Recall that a linear combination of independent normals is itself normal; namely if $Y_i \sim \operatorname{Normal}(\mu_i, \sigma_i^2)$, then $$\sum c_i Y_i \sim \operatorname{Normal}\left( \sum c_i \mu_i, \sum c_i \sigma_i^2 \right).$$ So if our realizations $y_i$ are drawn from $Y_i \sim \operatorname{Normal}(\beta x_i, \sigma^2)$, then the choice $c_i = x_i$, $\mu_i = \beta x_i$, $\sigma_i = \sigma$ immediately gives $$\sum x_i y_i \sim \operatorname{Normal}\left( \beta \sum x_i^2, \sigma^2 \sum x_i^2 \right).$$ Therefore $$\hat \beta = \frac{\sum x_i y_i}{\sum x_i^2} \sim \operatorname{Normal}\left( \beta, \frac{\sigma^2}{\sum x_i^2} \right).$$

To motivate part (3), write $$\mathcal L(\beta \mid \boldsymbol y) \propto \prod f(y_i \mid \beta) \propto \exp \sum -\frac{(y_i - \beta_i x_i)^2}{2\sigma^2}$$ hence $$-2 \ell(\beta \mid \boldsymbol y) \propto \sum \left(\frac{y_i - \beta_i x_i}{\sigma}\right)^2.$$ What is the distribution of this?
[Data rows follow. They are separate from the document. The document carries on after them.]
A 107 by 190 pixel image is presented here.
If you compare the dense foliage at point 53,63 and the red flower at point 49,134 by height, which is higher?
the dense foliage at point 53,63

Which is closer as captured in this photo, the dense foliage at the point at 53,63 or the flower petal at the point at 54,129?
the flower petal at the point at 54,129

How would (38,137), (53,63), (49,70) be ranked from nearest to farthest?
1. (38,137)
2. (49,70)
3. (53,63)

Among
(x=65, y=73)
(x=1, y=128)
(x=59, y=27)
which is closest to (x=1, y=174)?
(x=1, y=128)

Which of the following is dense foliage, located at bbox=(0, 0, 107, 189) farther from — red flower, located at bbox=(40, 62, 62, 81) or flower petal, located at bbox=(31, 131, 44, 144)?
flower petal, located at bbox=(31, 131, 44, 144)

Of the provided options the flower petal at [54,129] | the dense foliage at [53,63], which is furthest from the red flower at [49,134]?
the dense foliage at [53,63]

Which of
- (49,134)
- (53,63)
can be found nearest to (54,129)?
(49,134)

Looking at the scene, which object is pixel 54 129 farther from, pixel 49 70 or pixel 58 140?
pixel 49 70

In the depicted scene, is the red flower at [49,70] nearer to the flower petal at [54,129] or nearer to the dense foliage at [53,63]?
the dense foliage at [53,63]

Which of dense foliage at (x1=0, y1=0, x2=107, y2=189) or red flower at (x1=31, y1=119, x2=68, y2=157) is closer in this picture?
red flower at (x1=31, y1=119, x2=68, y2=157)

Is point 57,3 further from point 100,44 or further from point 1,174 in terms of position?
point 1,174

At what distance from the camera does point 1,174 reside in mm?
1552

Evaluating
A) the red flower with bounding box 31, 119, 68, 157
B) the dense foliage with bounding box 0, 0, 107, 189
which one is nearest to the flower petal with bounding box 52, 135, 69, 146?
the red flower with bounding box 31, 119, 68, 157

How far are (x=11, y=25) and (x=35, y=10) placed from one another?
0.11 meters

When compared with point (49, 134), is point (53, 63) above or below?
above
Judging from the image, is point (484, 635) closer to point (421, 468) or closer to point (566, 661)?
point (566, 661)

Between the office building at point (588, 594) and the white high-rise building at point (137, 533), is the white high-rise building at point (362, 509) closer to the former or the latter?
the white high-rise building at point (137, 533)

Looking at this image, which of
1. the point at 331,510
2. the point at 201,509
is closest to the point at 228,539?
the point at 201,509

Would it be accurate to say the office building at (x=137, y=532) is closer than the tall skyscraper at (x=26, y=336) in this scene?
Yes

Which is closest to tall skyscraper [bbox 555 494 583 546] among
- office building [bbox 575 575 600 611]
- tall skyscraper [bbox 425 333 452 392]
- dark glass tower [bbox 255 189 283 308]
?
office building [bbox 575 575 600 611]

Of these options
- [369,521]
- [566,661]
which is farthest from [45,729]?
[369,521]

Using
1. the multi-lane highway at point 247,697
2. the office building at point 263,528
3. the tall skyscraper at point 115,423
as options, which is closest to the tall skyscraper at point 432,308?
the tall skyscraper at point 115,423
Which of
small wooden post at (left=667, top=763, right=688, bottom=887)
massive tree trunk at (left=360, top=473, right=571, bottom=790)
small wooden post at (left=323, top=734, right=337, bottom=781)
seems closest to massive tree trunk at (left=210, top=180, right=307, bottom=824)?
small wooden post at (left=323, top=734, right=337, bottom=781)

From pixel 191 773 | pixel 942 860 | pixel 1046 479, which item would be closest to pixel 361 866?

Since $y_i \sim \operatorname{Normal}(\beta_i x_i, \sigma^2)$, it follows that $$\frac{y_i - \beta_i x_i}{\sigma} \sim \operatorname{Normal}(0,1),$$ and the sum of IID standard normals is chi-squared, but here we have the wrong degrees of freedom because we disregarded a lot of details in the interest of getting some understanding. Based on the above, I think you should try your hand at doing the calculation while incorporating $f(\boldsymbol y, \hat \beta)$.